The collaboratory concept entails a new way of conducting scientific research and implies a fresh way of interacting with technology . This new problem-solving environment relies on computer-mediated rather than in-person interaction; the speed and breadth of communication within the collaboratory and with the outside world is of a different order; and the everchanging collaboratory boundaries are conceptual rather than physical.

To assess the effectiveness of the proposed collaboratory, the BioCoRE evaluation team focuses on aspects that are germane to the structural biology community. Participants' feedback and collaboratory interactions while designing, implementing, and using BioCoRE tools and infrastructure constitute the bulk of the raw data.
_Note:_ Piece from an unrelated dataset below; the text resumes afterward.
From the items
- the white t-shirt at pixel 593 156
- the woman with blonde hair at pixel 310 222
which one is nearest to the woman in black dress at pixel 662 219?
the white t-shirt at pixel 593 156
The evaluation efforts center around two broad goals:

  1. Study the development process of the BioCoRE environment from inception on. Ensuring that the BioCoRE development team is thoroughly and rapidly informed of, and constantly considers the users' and developers' perceptions, preferences and satisfaction maximizes the likelihood of the eventual endorsement and adoption of this novel paradigm by the structural biology community. BioCoRE developers use this information to facilitate the iterative rapid-prototyping approach to system design.
  2. Assess the effectiveness of the BioCoRE solution, its impact on the nature of 'doing science' and the promise of 'doing science better'. Desirable outcomes include intensive research participation and involvement of BioCoRE members, the emergence of an integrated entity of geographically distant researchers and technologies, a deeper and wider scope of participant interactions and scientific discourse, and increased productivity.
Finally, the evaluation team supports the other software projects developed by the Theoretical and Computational Biophysics Group through administration of surveys to evaluate the quality of the software and user satisfaction.